Aquel árbol

Siempre iba visitar aquel lugar, allí me sentía la reina de la naturaleza, me rodeaba todo lo que me daba paz y serenidad y nunca me resultaba aburrido; cada día dependía más de él y llegó a sorprenderme porque sin darme cuenta ya habían salido a la luz unos brotes nuevos y distintos a los que estaba acostumbrada a ver, entre ellos había uno que destacaba más, se veía más fuerte, brillante en su esplendor, me fijaba más en él por su forma de destacar entre los demás.
Hubo un tiempo entrecortado en el que yo no pude acudir a mi lugar (rincón especial) me sentía triste, me faltaba algo y me di cuenta que no podía dejar de ir.

Al volver, lo que más me sorprendió fue que aquel que destacaba ya no era un retoño, ya era un árbol, mientras los otros todavía tenían que seguir creciendo; sus hojas eran grandes, brillantes, su tronco grueso y sus ramas muy rectas. Me sentaba a su lado y apoyaba mi espalda en su tronco, el sol acariciaba todo aquel hermoso lugar, de vez en cuando caía una hoja sobre mí, era como un regalo inesperado, siempre lo abrazaba y a veces hablaba con él, pero lo que más me intrigaba era ¿dónde estaba su fruto?, y me seguía preguntando ¿por qué destacas tanto entre los demás y sólo me deparas tus hojas?, sólo tu fruto saciaría mi hambre, mis placeres y todo mi ser.

El no me contestó y, decepcionada, me marché a otros lugares; había muchos árboles todos con sus frutos y no comí de ellos, pero por más que comía siempre sentía el vacío dentro de mí, no me saciaban, entonces empecé a sentirme perdida, hasta que me di cuenta que ya no era la reina; reflexioné y volví junto a mi árbol preferido. Al llegar sentí tanta alegría que mis ojos se inundaron de lágrimas y no me dejaban ver aquella sorpresa de frutos que habían brotado; lo abracé tanto y le dije ’¡ahora sí me podrás ofrecer tu fruto, pues es el único que saciaría mi ser y podré volver a sentirme reina’; él me contestó que siempre me depararía sus hojas, sus abrazos, etcétera, pero su fruto era sagrado y no debía insistir.

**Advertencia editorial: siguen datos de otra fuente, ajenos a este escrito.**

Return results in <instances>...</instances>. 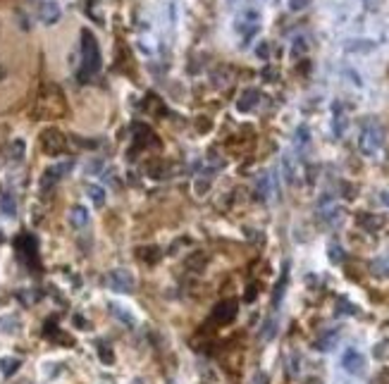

No entendía y, decepcionada, de nuevo me senté alrededor de los demás que ya tenían sus frutos más pequeños, pero igual me servirían, pero todos juntos eran uno solo y no me respondieron y volví a insistir de nuevo, entonces me dio una respuesta: ’No insistas, si no dejaré de crecer, mis hojas se secarán y mi fruto ya no saldrá. Ven a verme siempre, cuéntame y te volverás a sentir la reina de todo esto’.Le hice caso y comprendí que ’el olmo no podría ofrecerme sus peras’ pero que sí podría saciarme de los demás frutos. Recobré mis fuerzas y cada día, siempre que podía, iba a ese lugar tan maravilloso y recóndito para mí. ’No le pidan peras al olmo, si no sólo sentirán decepciones’.